Over the last couple of years, there has been a strong grassroots push to prohibit or limit facial recognition technology. The fact that facial recognition is extremely inaccurate, especially in identifying African Americans and other ethnicities with dark complexions, has become a central talking point in the case against the technology. But even if facial recognition was 100 percent accurate, it would still pose significant risks to privacy and would still need to be limited or banned.
Facial recognition at the state and local level feeds into the rapidly expanding national surveillance state. The federal government has been developing a massive, nationwide facial recognition system for years. The FBI rolled out a nationwide facial-recognition program in the fall of 2014, with the goal of building a giant biometric database with pictures provided by the states and corporate friends.
In 2016, the Center on Privacy and Technology at Georgetown Law released “The Perpetual Lineup,” a massive report on law enforcement use of facial recognition technology in the U.S. You can read the complete report at perpetuallineup.org. The organization conducted a year-long investigation and collected more than 15,000 pages of documents through more than 100 public records requests. The report paints a disturbing picture of intense cooperation between the federal government, and state and local law enforcement to develop a massive facial recognition database.
“Face recognition is a powerful technology that requires strict oversight. But those controls, by and large, don’t exist today,” report co-author Clare Garvie said. “With only a few exceptions, there are no laws governing police use of the technology, no standards ensuring its accuracy, and no systems checking for bias. It’s a wild west.”
A key talking point that has come front-and-center in the debate over facial recognition is its inaccuracy, particularly when reading the facial features of non-caucasian populations. During a test run by the ACLU of Northern California, facial recognition misidentified 26 members of the California legislature as people in a database of arrest photos.
This is certainly troubling, but it isn’t the best argument to use against facial recognition. At some point, the technology will undoubtedly improve and become more accurate. If accuracy serves as the primary argument against facial recognition, how do we fight its proliferation once it improves?
Even if facial recognition tech was 100 percent accurate, it would still pose serious threats to our privacy. It would still need to be limited and even banned. Relying primarily on the accuracy argument could undermine efforts to stop the proliferation of this tech down the road once government agencies adequately tweak the algorithms.
The Bigger Problem
This is not to discount the problems with accuracy. This is certainly a major concern considering policing and surveillance disproportionately target minority communities. But there are bigger issues with facial recognition that threaten everybody’s privacy, regardless of their ethnicity. In a nutshell, facial recognition empowers police, and ultimately the Feds, to track and spy on everybody without suspicion, probable cause, or warrants. It is the very definition of dragnet surveillance.
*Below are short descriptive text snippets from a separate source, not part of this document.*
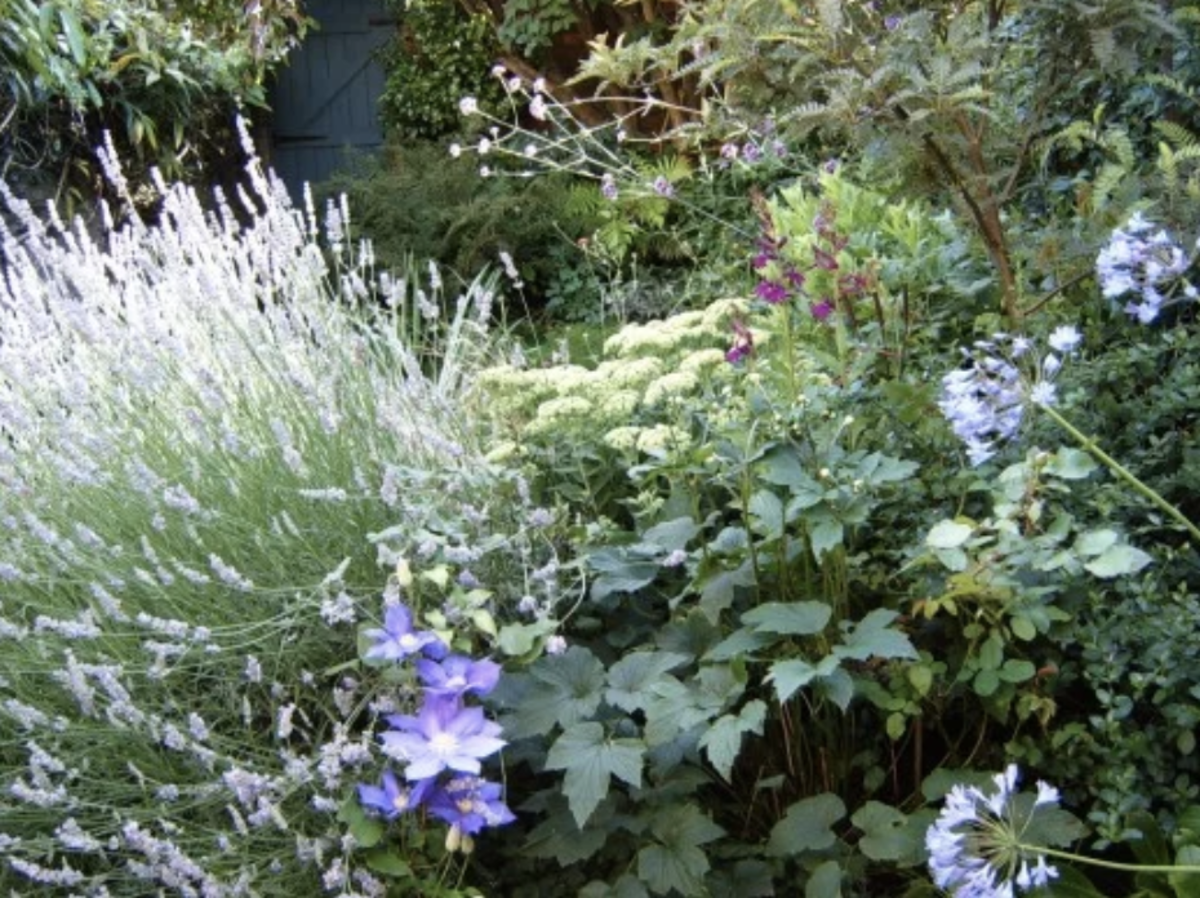 Lavender, clematis and Anemone create a froth of blues and violets.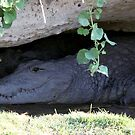 Cave Crocs by Donald  Mavor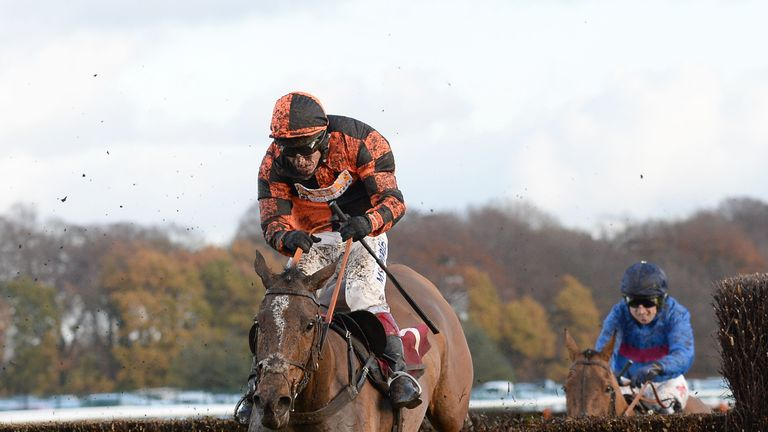 Mysteree: Could head back to Newcastle for Eider Chase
With facial recognition technology, police and other government officials have the capability to track individuals in real-time. These systems allow law enforcement agents to use video cameras and continually scan everybody who walks by. According to the report, several major police departments have expressed an interest in this type of real-time tracking. Documents revealed agencies in at least five major cities, including Los Angeles, either claimed to run real-time face recognition off of street cameras, bought technology with the capability, or expressed written interest in buying it.
In all likelihood, the federal government heavily involves itself in helping state and local agencies obtain this technology. The feds provide grant money to local law enforcement agencies for a vast array of surveillance gear, including ALPRs, stingray devices and drones. The federal government essentially encourages and funds a giant nationwide surveillance net and then taps into the information via fusion centers and the Information Sharing Environment (ISE).
Fusion centers were sold as a tool to combat terrorism, but that is not how they are being used. The ACLU pointed to a bipartisan congressional report to demonstrate the true nature of government fusion centers: “They haven’t contributed anything meaningful to counterterrorism efforts. Instead, they have largely served as police surveillance and information sharing nodes for law enforcement efforts targeting the frequent subjects of police attention: Black and brown people, immigrants, dissidents, and the poor.”
Fusion centers operate within the broader ISE. According to its website, the ISE “provides analysts, operators, and investigators with information needed to enhance national security. These analysts, operators, and investigators…have mission needs to collaborate and share information with each other and with private sector partners and our foreign allies.” In other words, ISE serves as a conduit for the sharing of information gathered without a warrant. Known ISE partners include the Office of Director of National Intelligence which oversees 17 federal agencies and organizations, including the NSA. ISE utilizes these partnerships to collect and share data on the millions of unwitting people they track.
Reports that the Berkeley Police Department in cooperation with a federal fusion center deployed cameras equipped to surveil a “free speech” rally and Antifa counterprotests provided the first solid link between the federal government and local authorities in facial recognition surveillance.
Facial recognition empowers the government to ignore basic privacy rights with impunity. It should be limited or banned – no matter how accurate it becomes.